The Galling Farce of Being Graded by Gay
“This is not a decision I came to easily,” said Claudine Gay, now ex-president of Harvard University amid scandals involving antisemitism and plagiarism.
Many opined that Gay was “untouchable.” But as Christopher Rufo notes in the WSJ, the campaign to topple Harvard’s 30th president was about understanding and using power. As he puts it, it is about “much more than Claudine Gay.”
It is about the great conflict between truth and ideology, colorblindness and discrimination, good governance and failed leadership—a conflict that, if we are to preserve America’s core principles, conservatives must win.
If there is any hope of stopping America’s cultural revolution, it must begin with a clear-eyed understanding of how to wield power and reshape institutions in the real world.

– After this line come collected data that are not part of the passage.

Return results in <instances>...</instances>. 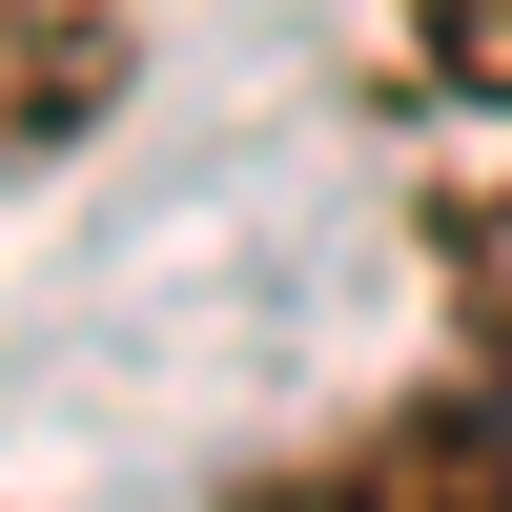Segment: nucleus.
<instances>
[{"label": "nucleus", "mask_w": 512, "mask_h": 512, "mask_svg": "<svg viewBox=\"0 0 512 512\" xmlns=\"http://www.w3.org/2000/svg\"><path fill=\"white\" fill-rule=\"evenodd\" d=\"M431 267H451V328H472V369L512 390V185H451V205H431Z\"/></svg>", "instance_id": "7ed1b4c3"}, {"label": "nucleus", "mask_w": 512, "mask_h": 512, "mask_svg": "<svg viewBox=\"0 0 512 512\" xmlns=\"http://www.w3.org/2000/svg\"><path fill=\"white\" fill-rule=\"evenodd\" d=\"M410 41H431V62H451V82L512 123V0H410Z\"/></svg>", "instance_id": "20e7f679"}, {"label": "nucleus", "mask_w": 512, "mask_h": 512, "mask_svg": "<svg viewBox=\"0 0 512 512\" xmlns=\"http://www.w3.org/2000/svg\"><path fill=\"white\" fill-rule=\"evenodd\" d=\"M123 103V0H0V164L82 144Z\"/></svg>", "instance_id": "f03ea898"}, {"label": "nucleus", "mask_w": 512, "mask_h": 512, "mask_svg": "<svg viewBox=\"0 0 512 512\" xmlns=\"http://www.w3.org/2000/svg\"><path fill=\"white\" fill-rule=\"evenodd\" d=\"M246 512H512V390L472 369V390H431V410H390V431H349V451H308V472H267Z\"/></svg>", "instance_id": "f257e3e1"}]
</instances>
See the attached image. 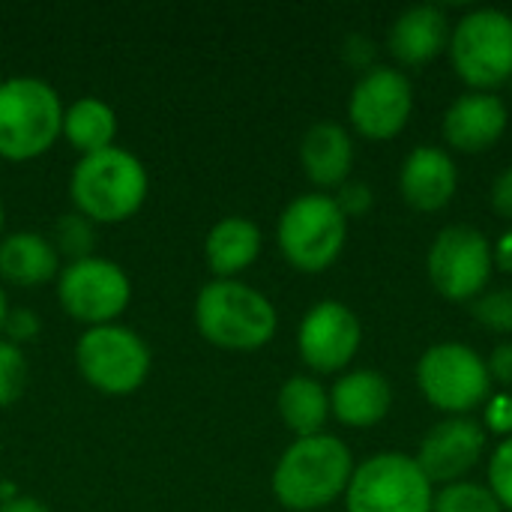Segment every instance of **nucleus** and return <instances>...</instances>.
Instances as JSON below:
<instances>
[{
    "label": "nucleus",
    "mask_w": 512,
    "mask_h": 512,
    "mask_svg": "<svg viewBox=\"0 0 512 512\" xmlns=\"http://www.w3.org/2000/svg\"><path fill=\"white\" fill-rule=\"evenodd\" d=\"M354 453L336 435L294 438L273 468V498L291 512H315L345 498L354 474Z\"/></svg>",
    "instance_id": "f257e3e1"
},
{
    "label": "nucleus",
    "mask_w": 512,
    "mask_h": 512,
    "mask_svg": "<svg viewBox=\"0 0 512 512\" xmlns=\"http://www.w3.org/2000/svg\"><path fill=\"white\" fill-rule=\"evenodd\" d=\"M195 330L222 351H258L273 342L279 312L273 300L243 279H210L192 306Z\"/></svg>",
    "instance_id": "f03ea898"
},
{
    "label": "nucleus",
    "mask_w": 512,
    "mask_h": 512,
    "mask_svg": "<svg viewBox=\"0 0 512 512\" xmlns=\"http://www.w3.org/2000/svg\"><path fill=\"white\" fill-rule=\"evenodd\" d=\"M150 195L147 165L126 147H108L78 156L69 174L72 210L93 225H117L132 219Z\"/></svg>",
    "instance_id": "7ed1b4c3"
},
{
    "label": "nucleus",
    "mask_w": 512,
    "mask_h": 512,
    "mask_svg": "<svg viewBox=\"0 0 512 512\" xmlns=\"http://www.w3.org/2000/svg\"><path fill=\"white\" fill-rule=\"evenodd\" d=\"M63 123L60 93L36 75L0 78V159L30 162L54 147Z\"/></svg>",
    "instance_id": "20e7f679"
},
{
    "label": "nucleus",
    "mask_w": 512,
    "mask_h": 512,
    "mask_svg": "<svg viewBox=\"0 0 512 512\" xmlns=\"http://www.w3.org/2000/svg\"><path fill=\"white\" fill-rule=\"evenodd\" d=\"M72 357L84 384L102 396L138 393L147 384L153 366L150 345L135 327L123 321L84 327L75 339Z\"/></svg>",
    "instance_id": "39448f33"
},
{
    "label": "nucleus",
    "mask_w": 512,
    "mask_h": 512,
    "mask_svg": "<svg viewBox=\"0 0 512 512\" xmlns=\"http://www.w3.org/2000/svg\"><path fill=\"white\" fill-rule=\"evenodd\" d=\"M276 243L294 270L324 273L339 261L348 243V219L333 195L306 192L288 201L279 213Z\"/></svg>",
    "instance_id": "423d86ee"
},
{
    "label": "nucleus",
    "mask_w": 512,
    "mask_h": 512,
    "mask_svg": "<svg viewBox=\"0 0 512 512\" xmlns=\"http://www.w3.org/2000/svg\"><path fill=\"white\" fill-rule=\"evenodd\" d=\"M447 51L471 90L495 93L512 78V15L492 6L465 12L450 30Z\"/></svg>",
    "instance_id": "0eeeda50"
},
{
    "label": "nucleus",
    "mask_w": 512,
    "mask_h": 512,
    "mask_svg": "<svg viewBox=\"0 0 512 512\" xmlns=\"http://www.w3.org/2000/svg\"><path fill=\"white\" fill-rule=\"evenodd\" d=\"M417 387L423 399L447 417H471L492 396L486 357L465 342H438L417 360Z\"/></svg>",
    "instance_id": "6e6552de"
},
{
    "label": "nucleus",
    "mask_w": 512,
    "mask_h": 512,
    "mask_svg": "<svg viewBox=\"0 0 512 512\" xmlns=\"http://www.w3.org/2000/svg\"><path fill=\"white\" fill-rule=\"evenodd\" d=\"M435 486L408 453H375L345 489L348 512H432Z\"/></svg>",
    "instance_id": "1a4fd4ad"
},
{
    "label": "nucleus",
    "mask_w": 512,
    "mask_h": 512,
    "mask_svg": "<svg viewBox=\"0 0 512 512\" xmlns=\"http://www.w3.org/2000/svg\"><path fill=\"white\" fill-rule=\"evenodd\" d=\"M54 294L60 309L72 321L84 327H99L123 318L132 300V279L114 258L87 255L60 267L54 279Z\"/></svg>",
    "instance_id": "9d476101"
},
{
    "label": "nucleus",
    "mask_w": 512,
    "mask_h": 512,
    "mask_svg": "<svg viewBox=\"0 0 512 512\" xmlns=\"http://www.w3.org/2000/svg\"><path fill=\"white\" fill-rule=\"evenodd\" d=\"M426 270L432 288L450 303H474L492 282L495 255L489 237L474 225H447L429 246Z\"/></svg>",
    "instance_id": "9b49d317"
},
{
    "label": "nucleus",
    "mask_w": 512,
    "mask_h": 512,
    "mask_svg": "<svg viewBox=\"0 0 512 512\" xmlns=\"http://www.w3.org/2000/svg\"><path fill=\"white\" fill-rule=\"evenodd\" d=\"M414 111V84L396 66H369L351 96L348 120L351 129L369 141H390L402 135Z\"/></svg>",
    "instance_id": "f8f14e48"
},
{
    "label": "nucleus",
    "mask_w": 512,
    "mask_h": 512,
    "mask_svg": "<svg viewBox=\"0 0 512 512\" xmlns=\"http://www.w3.org/2000/svg\"><path fill=\"white\" fill-rule=\"evenodd\" d=\"M363 342L360 318L342 300H318L297 327V354L315 375H336L351 366Z\"/></svg>",
    "instance_id": "ddd939ff"
},
{
    "label": "nucleus",
    "mask_w": 512,
    "mask_h": 512,
    "mask_svg": "<svg viewBox=\"0 0 512 512\" xmlns=\"http://www.w3.org/2000/svg\"><path fill=\"white\" fill-rule=\"evenodd\" d=\"M489 432L474 417H444L435 423L417 450V465L432 486H450L465 480L486 456Z\"/></svg>",
    "instance_id": "4468645a"
},
{
    "label": "nucleus",
    "mask_w": 512,
    "mask_h": 512,
    "mask_svg": "<svg viewBox=\"0 0 512 512\" xmlns=\"http://www.w3.org/2000/svg\"><path fill=\"white\" fill-rule=\"evenodd\" d=\"M510 123V111L501 96L468 90L450 102L441 120L444 141L459 153H486L492 150Z\"/></svg>",
    "instance_id": "2eb2a0df"
},
{
    "label": "nucleus",
    "mask_w": 512,
    "mask_h": 512,
    "mask_svg": "<svg viewBox=\"0 0 512 512\" xmlns=\"http://www.w3.org/2000/svg\"><path fill=\"white\" fill-rule=\"evenodd\" d=\"M459 189V171L444 147L420 144L414 147L399 171V192L405 204L417 213L444 210Z\"/></svg>",
    "instance_id": "dca6fc26"
},
{
    "label": "nucleus",
    "mask_w": 512,
    "mask_h": 512,
    "mask_svg": "<svg viewBox=\"0 0 512 512\" xmlns=\"http://www.w3.org/2000/svg\"><path fill=\"white\" fill-rule=\"evenodd\" d=\"M450 18L441 6L420 3L399 12L387 30V48L402 66H426L450 45Z\"/></svg>",
    "instance_id": "f3484780"
},
{
    "label": "nucleus",
    "mask_w": 512,
    "mask_h": 512,
    "mask_svg": "<svg viewBox=\"0 0 512 512\" xmlns=\"http://www.w3.org/2000/svg\"><path fill=\"white\" fill-rule=\"evenodd\" d=\"M300 165L312 186L321 192L339 189L351 180L354 168V138L342 123L318 120L300 138Z\"/></svg>",
    "instance_id": "a211bd4d"
},
{
    "label": "nucleus",
    "mask_w": 512,
    "mask_h": 512,
    "mask_svg": "<svg viewBox=\"0 0 512 512\" xmlns=\"http://www.w3.org/2000/svg\"><path fill=\"white\" fill-rule=\"evenodd\" d=\"M393 408V387L375 369H351L330 387V417L348 429H372Z\"/></svg>",
    "instance_id": "6ab92c4d"
},
{
    "label": "nucleus",
    "mask_w": 512,
    "mask_h": 512,
    "mask_svg": "<svg viewBox=\"0 0 512 512\" xmlns=\"http://www.w3.org/2000/svg\"><path fill=\"white\" fill-rule=\"evenodd\" d=\"M264 249V231L255 219L228 213L204 234V261L213 279H240Z\"/></svg>",
    "instance_id": "aec40b11"
},
{
    "label": "nucleus",
    "mask_w": 512,
    "mask_h": 512,
    "mask_svg": "<svg viewBox=\"0 0 512 512\" xmlns=\"http://www.w3.org/2000/svg\"><path fill=\"white\" fill-rule=\"evenodd\" d=\"M63 261L42 231H9L0 237V282L12 288H42L57 279Z\"/></svg>",
    "instance_id": "412c9836"
},
{
    "label": "nucleus",
    "mask_w": 512,
    "mask_h": 512,
    "mask_svg": "<svg viewBox=\"0 0 512 512\" xmlns=\"http://www.w3.org/2000/svg\"><path fill=\"white\" fill-rule=\"evenodd\" d=\"M117 132H120V120L111 102L99 96H78L69 105H63L60 138L72 150H78V156L117 147Z\"/></svg>",
    "instance_id": "4be33fe9"
},
{
    "label": "nucleus",
    "mask_w": 512,
    "mask_h": 512,
    "mask_svg": "<svg viewBox=\"0 0 512 512\" xmlns=\"http://www.w3.org/2000/svg\"><path fill=\"white\" fill-rule=\"evenodd\" d=\"M276 411L294 438L321 435L330 420V390L315 375H291L276 393Z\"/></svg>",
    "instance_id": "5701e85b"
},
{
    "label": "nucleus",
    "mask_w": 512,
    "mask_h": 512,
    "mask_svg": "<svg viewBox=\"0 0 512 512\" xmlns=\"http://www.w3.org/2000/svg\"><path fill=\"white\" fill-rule=\"evenodd\" d=\"M51 243L60 255V261H78L87 255H96V225L84 219L81 213H63L51 228Z\"/></svg>",
    "instance_id": "b1692460"
},
{
    "label": "nucleus",
    "mask_w": 512,
    "mask_h": 512,
    "mask_svg": "<svg viewBox=\"0 0 512 512\" xmlns=\"http://www.w3.org/2000/svg\"><path fill=\"white\" fill-rule=\"evenodd\" d=\"M432 512H504L498 498L483 483L459 480L435 492Z\"/></svg>",
    "instance_id": "393cba45"
},
{
    "label": "nucleus",
    "mask_w": 512,
    "mask_h": 512,
    "mask_svg": "<svg viewBox=\"0 0 512 512\" xmlns=\"http://www.w3.org/2000/svg\"><path fill=\"white\" fill-rule=\"evenodd\" d=\"M27 381H30V366L24 348L0 336V411L12 408L24 396Z\"/></svg>",
    "instance_id": "a878e982"
},
{
    "label": "nucleus",
    "mask_w": 512,
    "mask_h": 512,
    "mask_svg": "<svg viewBox=\"0 0 512 512\" xmlns=\"http://www.w3.org/2000/svg\"><path fill=\"white\" fill-rule=\"evenodd\" d=\"M474 321L489 330V333H512V288H495V291H483L474 306H471Z\"/></svg>",
    "instance_id": "bb28decb"
},
{
    "label": "nucleus",
    "mask_w": 512,
    "mask_h": 512,
    "mask_svg": "<svg viewBox=\"0 0 512 512\" xmlns=\"http://www.w3.org/2000/svg\"><path fill=\"white\" fill-rule=\"evenodd\" d=\"M489 492L504 510L512 512V435L504 438L489 456Z\"/></svg>",
    "instance_id": "cd10ccee"
},
{
    "label": "nucleus",
    "mask_w": 512,
    "mask_h": 512,
    "mask_svg": "<svg viewBox=\"0 0 512 512\" xmlns=\"http://www.w3.org/2000/svg\"><path fill=\"white\" fill-rule=\"evenodd\" d=\"M42 330V318L36 315V309L30 306H12L9 315H6V324H3V339H9L12 345H27L39 336Z\"/></svg>",
    "instance_id": "c85d7f7f"
},
{
    "label": "nucleus",
    "mask_w": 512,
    "mask_h": 512,
    "mask_svg": "<svg viewBox=\"0 0 512 512\" xmlns=\"http://www.w3.org/2000/svg\"><path fill=\"white\" fill-rule=\"evenodd\" d=\"M336 204H339V210L345 213V219H357V216H366L369 210H372V204H375V195H372V189L366 186V183H360V180H348V183H342L339 189H336Z\"/></svg>",
    "instance_id": "c756f323"
},
{
    "label": "nucleus",
    "mask_w": 512,
    "mask_h": 512,
    "mask_svg": "<svg viewBox=\"0 0 512 512\" xmlns=\"http://www.w3.org/2000/svg\"><path fill=\"white\" fill-rule=\"evenodd\" d=\"M486 432L492 435H512V393H492L486 402Z\"/></svg>",
    "instance_id": "7c9ffc66"
},
{
    "label": "nucleus",
    "mask_w": 512,
    "mask_h": 512,
    "mask_svg": "<svg viewBox=\"0 0 512 512\" xmlns=\"http://www.w3.org/2000/svg\"><path fill=\"white\" fill-rule=\"evenodd\" d=\"M486 369H489V378L492 384L510 390L512 387V339L510 342H501L492 348V354L486 357Z\"/></svg>",
    "instance_id": "2f4dec72"
},
{
    "label": "nucleus",
    "mask_w": 512,
    "mask_h": 512,
    "mask_svg": "<svg viewBox=\"0 0 512 512\" xmlns=\"http://www.w3.org/2000/svg\"><path fill=\"white\" fill-rule=\"evenodd\" d=\"M489 201H492V210L501 216V219H510L512 222V165L504 168L495 183H492V192H489Z\"/></svg>",
    "instance_id": "473e14b6"
},
{
    "label": "nucleus",
    "mask_w": 512,
    "mask_h": 512,
    "mask_svg": "<svg viewBox=\"0 0 512 512\" xmlns=\"http://www.w3.org/2000/svg\"><path fill=\"white\" fill-rule=\"evenodd\" d=\"M0 512H51V507L42 498H36V495L15 492V495H9V498L0 501Z\"/></svg>",
    "instance_id": "72a5a7b5"
},
{
    "label": "nucleus",
    "mask_w": 512,
    "mask_h": 512,
    "mask_svg": "<svg viewBox=\"0 0 512 512\" xmlns=\"http://www.w3.org/2000/svg\"><path fill=\"white\" fill-rule=\"evenodd\" d=\"M492 255H495V267H501L504 273H512V228L501 234V240L492 246Z\"/></svg>",
    "instance_id": "f704fd0d"
},
{
    "label": "nucleus",
    "mask_w": 512,
    "mask_h": 512,
    "mask_svg": "<svg viewBox=\"0 0 512 512\" xmlns=\"http://www.w3.org/2000/svg\"><path fill=\"white\" fill-rule=\"evenodd\" d=\"M12 303H9V294H6V285L0 282V336H3V324H6V315H9Z\"/></svg>",
    "instance_id": "c9c22d12"
},
{
    "label": "nucleus",
    "mask_w": 512,
    "mask_h": 512,
    "mask_svg": "<svg viewBox=\"0 0 512 512\" xmlns=\"http://www.w3.org/2000/svg\"><path fill=\"white\" fill-rule=\"evenodd\" d=\"M3 228H6V207H3V201H0V237H3Z\"/></svg>",
    "instance_id": "e433bc0d"
},
{
    "label": "nucleus",
    "mask_w": 512,
    "mask_h": 512,
    "mask_svg": "<svg viewBox=\"0 0 512 512\" xmlns=\"http://www.w3.org/2000/svg\"><path fill=\"white\" fill-rule=\"evenodd\" d=\"M0 489H3V480H0Z\"/></svg>",
    "instance_id": "4c0bfd02"
}]
</instances>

Fantasy is no substitute for victory.
How the “Squeeze” Happened
- Journalists—including the independent reporter Christopher Brunet and the Washington Free Beacon’s Aaron Sibarium—applied reputational pressure, exposing Ms. Gay’s alleged plagiarism and Harvard’s scandalous effort to cover it up.
- Donors, led by hedge-fund manager Bill Ackman, applied financial pressure, withholding a billion dollars in contributions.
- Congress, under the leadership of Rep.Elise Stefanik (R., N.Y.), applied political pressure, exposing Ms. Gay’s equivocations on antisemitism and threatening consequences for inaction.
Gay’s leaving Harvard’s presidency, however, is not a real goodbye, explains Paul Du Quenoy in The Spectator.
It only came after Gay repeatedly failed to state, including in Congressional testimony, and in the wake of the deadliest anti-Semitic violence since the Holocaust, that calling for the genocidal murder of members of her university community is a violation of its code of conduct.
Gay Still a Faculty Member
Gay’s decision to leave Harvard’s presidency is not a real goodbye. While it is unlikely that she will ever again be entrusted with any amount of administrative responsibility, she will stay on as a faculty member, presumably in good standing despite the massive plagiarism allegations, and, according to reports, likely at a salary closer to what she was paid for her six months and two days as Harvard’s shortest-serving president than to a normal professor’s unenviable compensation.
The rapidly dwindling number of prospective parents still naïve enough to think a Harvard degree is prestigious should be aware that Gay could remain at Harvard for decades as a living martyr for the DEI faithful, all while receiving a fat paycheck subsidized by the tuition dollars of class after class of eager freshmen who could face the even more galling farce of being graded by her.